The Martial Adventures of Henry and Me | Page 9

William Allen White
Germans have used the lure of distress signals on a sailing ship and when a rescuer has appeared, the U-boat has sent to death the Good Samaritan of the sea! It is awful. But the German has put mercy off the sea!
Some way the average man goes back to his home environment for his moral standards, and that night as we walked the deck, Henry broke out with this: "I've been thinking about this U-boat business; how it would be if we had the German's job. I have been trying to think if there is any one in Wichita who could go out and run a U-boat the way these Germans run U-boats, and I've been trying to imagine him sitting on the front porch of the Country Club or down at the Elks Club talking about it, telling how he lured the captain of a ship by his distress signal to come to the rescue of a sinking ship and then destroyed the rescuer, and I've been trying to figure out how the fellows sitting around him would take it.
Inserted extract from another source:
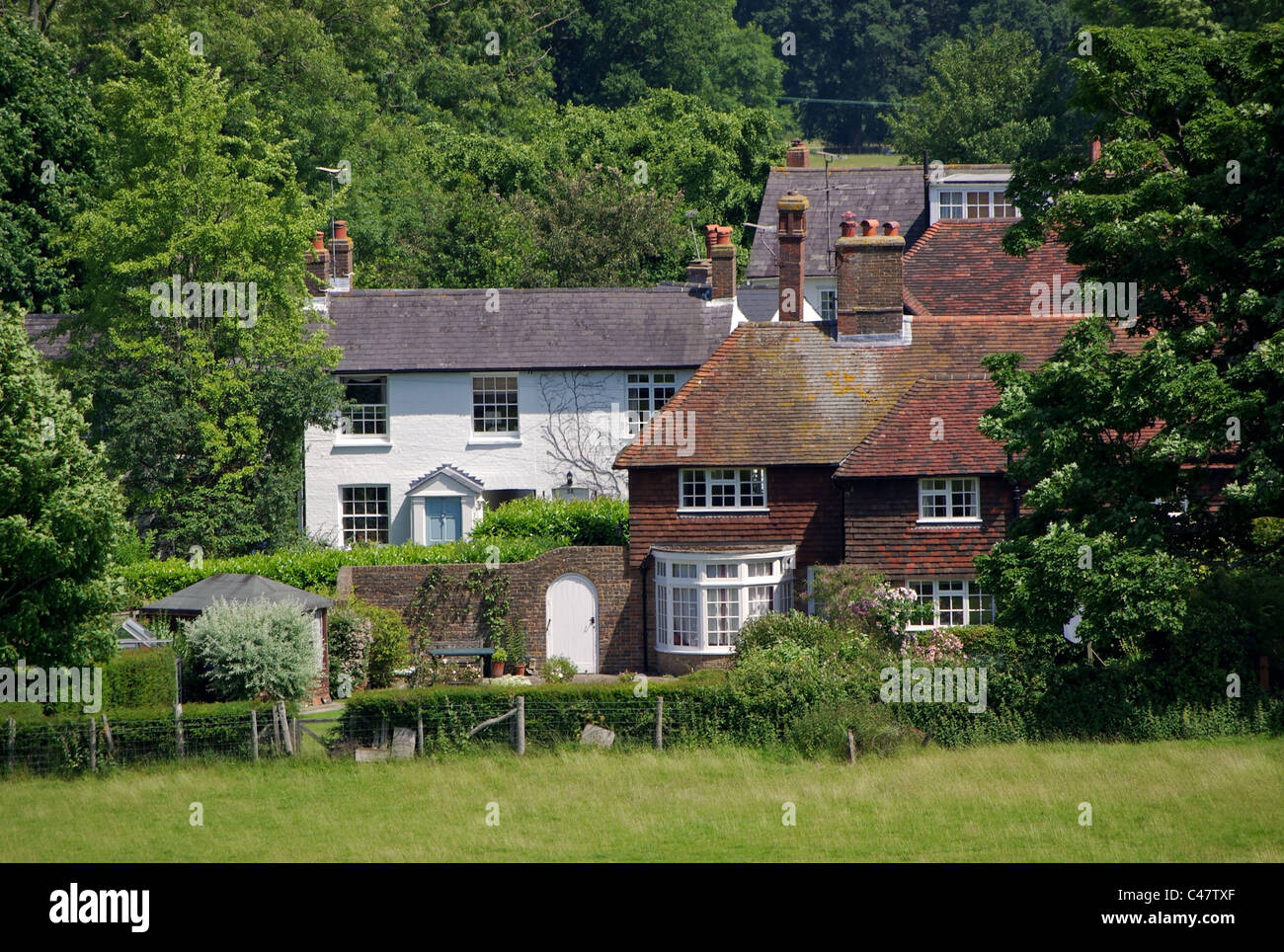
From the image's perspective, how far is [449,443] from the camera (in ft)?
142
They'd get up and leave. He would be outcast as unspeakable and no brag or bluff or blare of victory would gloss over his act. We simply don't think the German way. We have a loyalty to humanity deeper than our patriotism. There are certain things self-respecting men can't do and live in Wichita. But there seem to be no restrictions in Germany. The U-boat captain using the distress signal as a lure probably holds about such a place in his home town as Charley Carey, our banker, or Walter Innes, our dry goods man. He is doubtless a leading citizen of some German town; doubtless a kind father, a good husband and maybe a pillar of the church. And I suppose town and home and church will applaud him when he goes back to Germany to brag about his treachery. In Wichita, town and home and church would be ashamed of Charley Carey and Walter Innes if they came back to brag about killing men who were lured to death by responding to the call of distress."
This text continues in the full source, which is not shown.